Funktionsprinzip von Streufeldtransformatoren
Bei Streufeldtransformatoren ist die magnetische Kopplung zwischen Primär- und Sekundärwicklung bewusst so ausgelegt, dass ein Teil des magnetischen Flusses nicht vollständig übertragen wird. Dadurch entsteht ein elektrisches Verhalten, das den Strom begrenzt und Lastschwankungen anders behandelt als ein konventioneller Transformator. In Lichtinstallationen werden solche Geräte deshalb nicht nur zur Spannungsanpassung, sondern auch zur Beeinflussung des Betriebs eines angeschlossenen Lichtsystems eingesetzt.

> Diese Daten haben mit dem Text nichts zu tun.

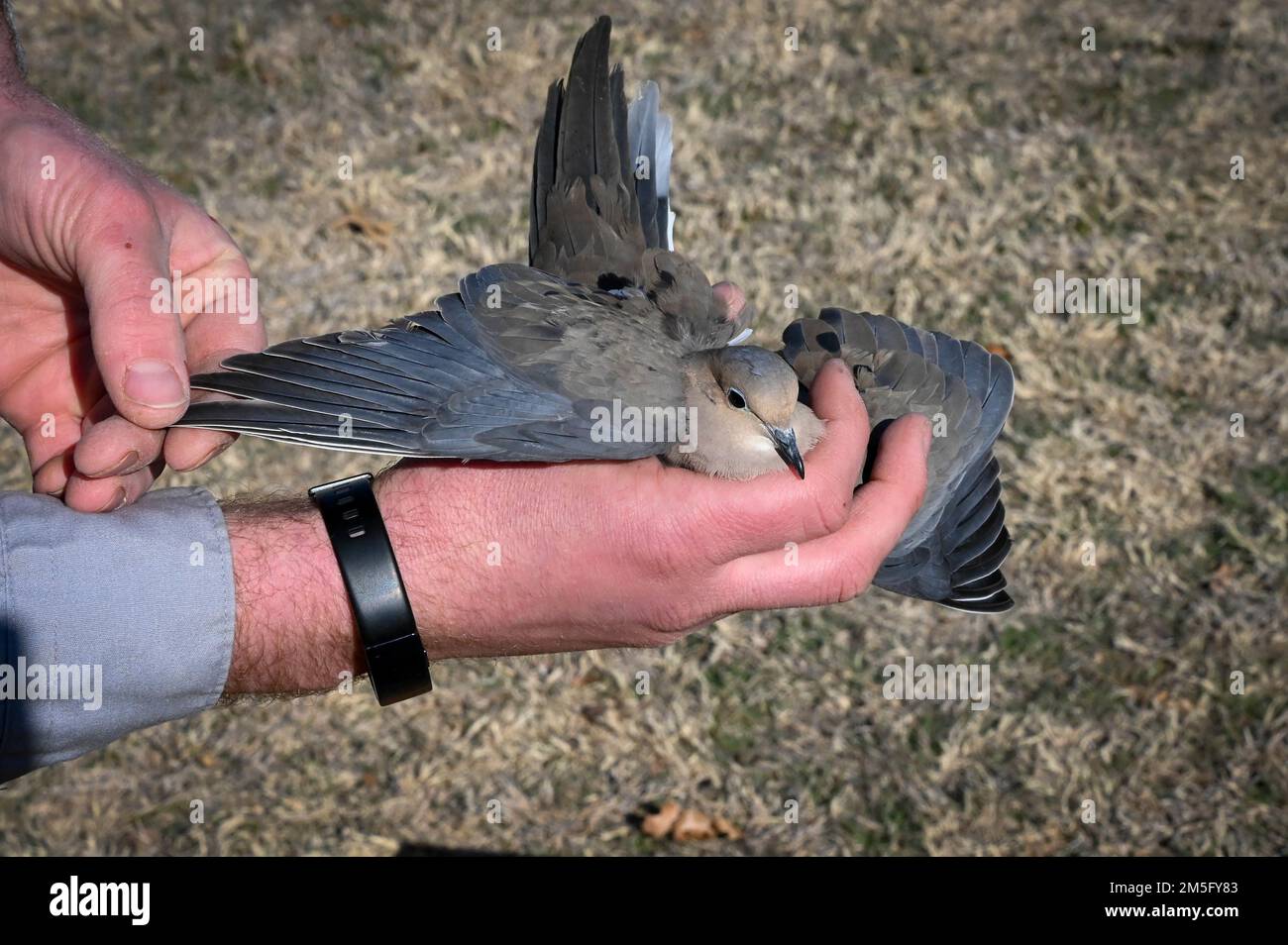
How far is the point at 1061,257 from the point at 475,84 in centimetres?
342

Typische Anwendungen in Lichtinstallationen
Eingesetzt werden Streufeldtransformatoren in Beleuchtungsanwendungen mit besonderen Anforderungen an Zündung, Strombegrenzung oder Betriebsstabilität. Dazu gehören je nach System etwa Entladungslampen, Leuchtröhren oder Leuchtreklamen. Sie finden sich vor allem in technischen oder spezialisierten Lichtanlagen und weniger in einfachen Standardinstallationen für allgemeine Raumbeleuchtung.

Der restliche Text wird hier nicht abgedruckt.